*課題 1*: 学位論文要旨の「著者(カナ) マツノ,ヒロキ」から「学位種類 博士(学術)」まで（両端を含む）を、一字一句違えずに打ち直してください。

*本文*:
▼
学位論文要旨



No 123209
著者(漢字) 松野,弘樹
著者(英字)
著者(カナ) マツノ,ヒロキ
標題(和) 対流によって維持される液滴の自発運動
標題(洋) Self-maintained Movements of Droplets with Convective Flow
報告番号 123209
報告番号 甲23209
学位授与日 2008.03.24
学位種別 課程博士
学位種類 博士(学術)
▲
*課題 2*: 記録の「Comparing the tree」を含む行から記録の最後の行まで（両端を含む）を、空行を除いて一行を一つの文字列とし、JSONのリストに入れよ。

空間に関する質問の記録
▼
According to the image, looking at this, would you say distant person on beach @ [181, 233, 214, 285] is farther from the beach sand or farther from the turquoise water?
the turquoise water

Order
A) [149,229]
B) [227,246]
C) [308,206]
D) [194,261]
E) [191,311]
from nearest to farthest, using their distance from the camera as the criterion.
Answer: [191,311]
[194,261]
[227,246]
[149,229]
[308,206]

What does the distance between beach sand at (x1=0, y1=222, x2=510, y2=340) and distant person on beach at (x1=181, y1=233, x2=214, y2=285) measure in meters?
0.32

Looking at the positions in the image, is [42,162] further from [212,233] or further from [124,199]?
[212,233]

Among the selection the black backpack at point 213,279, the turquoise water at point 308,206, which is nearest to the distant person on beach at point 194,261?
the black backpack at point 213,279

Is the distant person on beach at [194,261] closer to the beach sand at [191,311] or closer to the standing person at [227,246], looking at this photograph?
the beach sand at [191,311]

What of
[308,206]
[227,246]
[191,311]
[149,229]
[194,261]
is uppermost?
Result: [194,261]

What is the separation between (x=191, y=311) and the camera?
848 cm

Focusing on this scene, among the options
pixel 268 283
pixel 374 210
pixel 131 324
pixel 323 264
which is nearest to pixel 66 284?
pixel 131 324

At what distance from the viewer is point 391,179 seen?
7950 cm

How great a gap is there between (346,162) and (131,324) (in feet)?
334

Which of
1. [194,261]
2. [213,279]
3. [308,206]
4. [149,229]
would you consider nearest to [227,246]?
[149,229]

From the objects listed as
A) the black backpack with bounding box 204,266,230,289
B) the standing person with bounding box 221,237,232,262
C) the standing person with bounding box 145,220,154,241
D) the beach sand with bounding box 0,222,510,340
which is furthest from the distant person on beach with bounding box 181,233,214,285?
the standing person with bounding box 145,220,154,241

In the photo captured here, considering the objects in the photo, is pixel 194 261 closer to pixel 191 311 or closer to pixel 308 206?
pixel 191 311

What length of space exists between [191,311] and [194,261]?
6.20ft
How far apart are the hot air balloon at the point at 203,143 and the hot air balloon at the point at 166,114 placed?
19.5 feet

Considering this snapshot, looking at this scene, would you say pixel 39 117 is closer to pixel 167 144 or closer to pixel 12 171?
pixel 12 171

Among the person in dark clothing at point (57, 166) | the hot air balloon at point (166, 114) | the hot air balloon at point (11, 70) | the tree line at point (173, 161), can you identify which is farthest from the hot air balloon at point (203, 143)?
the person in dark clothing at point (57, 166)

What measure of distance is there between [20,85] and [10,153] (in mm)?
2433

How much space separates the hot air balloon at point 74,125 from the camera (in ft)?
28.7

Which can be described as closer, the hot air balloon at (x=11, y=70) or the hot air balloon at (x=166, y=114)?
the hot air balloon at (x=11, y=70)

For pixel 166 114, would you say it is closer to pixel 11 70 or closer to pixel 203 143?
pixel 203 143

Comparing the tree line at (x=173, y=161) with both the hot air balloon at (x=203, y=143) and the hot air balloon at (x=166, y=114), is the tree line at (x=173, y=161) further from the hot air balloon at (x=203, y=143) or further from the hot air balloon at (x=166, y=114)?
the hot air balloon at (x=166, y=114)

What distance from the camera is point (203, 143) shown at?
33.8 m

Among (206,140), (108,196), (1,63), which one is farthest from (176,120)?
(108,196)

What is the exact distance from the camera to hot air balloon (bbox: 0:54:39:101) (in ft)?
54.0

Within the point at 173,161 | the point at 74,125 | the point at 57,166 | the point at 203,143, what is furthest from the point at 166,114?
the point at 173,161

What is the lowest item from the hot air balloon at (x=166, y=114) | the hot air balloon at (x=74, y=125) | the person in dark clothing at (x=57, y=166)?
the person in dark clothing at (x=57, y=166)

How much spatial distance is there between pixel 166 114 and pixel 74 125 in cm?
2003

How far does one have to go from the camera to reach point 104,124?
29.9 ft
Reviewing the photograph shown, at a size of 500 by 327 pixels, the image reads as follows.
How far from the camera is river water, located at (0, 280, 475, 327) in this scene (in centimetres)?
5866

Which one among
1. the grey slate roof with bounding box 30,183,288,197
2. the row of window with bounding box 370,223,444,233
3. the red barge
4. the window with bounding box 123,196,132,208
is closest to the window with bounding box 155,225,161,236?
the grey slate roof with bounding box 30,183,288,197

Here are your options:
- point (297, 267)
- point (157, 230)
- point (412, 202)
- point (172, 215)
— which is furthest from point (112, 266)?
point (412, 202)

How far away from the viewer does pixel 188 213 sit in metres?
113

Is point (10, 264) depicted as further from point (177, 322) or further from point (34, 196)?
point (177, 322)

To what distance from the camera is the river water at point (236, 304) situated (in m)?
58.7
▲
*出力結果 1*:
著者(カナ) マツノ,ヒロキ
標題(和) 対流によって維持される液滴の自発運動
標題(洋) Self-maintained Movements of Droplets with Convective Flow
報告番号 123209
報告番号 甲23209
学位授与日 2008.03.24
学位種別 課程博士
学位種類 博士(学術)

*出力結果 2*:
[
  "Comparing the tree line at (x=173, y=161) with both the hot air balloon at (x=203, y=143) and the hot air balloon at (x=166, y=114), is the tree line at (x=173, y=161) further from the hot air balloon at (x=203, y=143) or further from the hot air balloon at (x=166, y=114)?",
  "the hot air balloon at (x=166, y=114)",
  "What distance from the camera is point (203, 143) shown at?",
  "33.8 m",
  "Among (206,140), (108,196), (1,63), which one is farthest from (176,120)?",
  "(108,196)",
  "What is the exact distance from the camera to hot air balloon (bbox: 0:54:39:101) (in ft)?",
  "54.0",
  "Within the point at 173,161 | the point at 74,125 | the point at 57,166 | the point at 203,143, what is furthest from the point at 166,114?",
  "the point at 173,161",
  "What is the lowest item from the hot air balloon at (x=166, y=114) | the hot air balloon at (x=74, y=125) | the person in dark clothing at (x=57, y=166)?",
  "the person in dark clothing at (x=57, y=166)",
  "How much spatial distance is there between pixel 166 114 and pixel 74 125 in cm?",
  "2003",
  "How far does one have to go from the camera to reach point 104,124?",
  "29.9 ft",
  "Reviewing the photograph shown, at a size of 500 by 327 pixels, the image reads as follows.",
  "How far from the camera is river water, located at (0, 280, 475, 327) in this scene (in centimetres)?",
  "5866",
  "Which one among",
  "1. the grey slate roof with bounding box 30,183,288,197",
  "2. the row of window with bounding box 370,223,444,233",
  "3. the red barge",
  "4. the window with bounding box 123,196,132,208",
  "is closest to the window with bounding box 155,225,161,236?",
  "the grey slate roof with bounding box 30,183,288,197",
  "Here are your options:",
  "- point (297, 267)",
  "- point (157, 230)",
  "- point (412, 202)",
  "- point (172, 215)",
  "— which is furthest from point (112, 266)?",
  "point (412, 202)",
  "How far away from the viewer does pixel 188 213 sit in metres?",
  "113",
  "Is point (10, 264) depicted as further from point (177, 322) or further from point (34, 196)?",
  "point (177, 322)",
  "To what distance from the camera is the river water at point (236, 304) situated (in m)?",
  "58.7"
]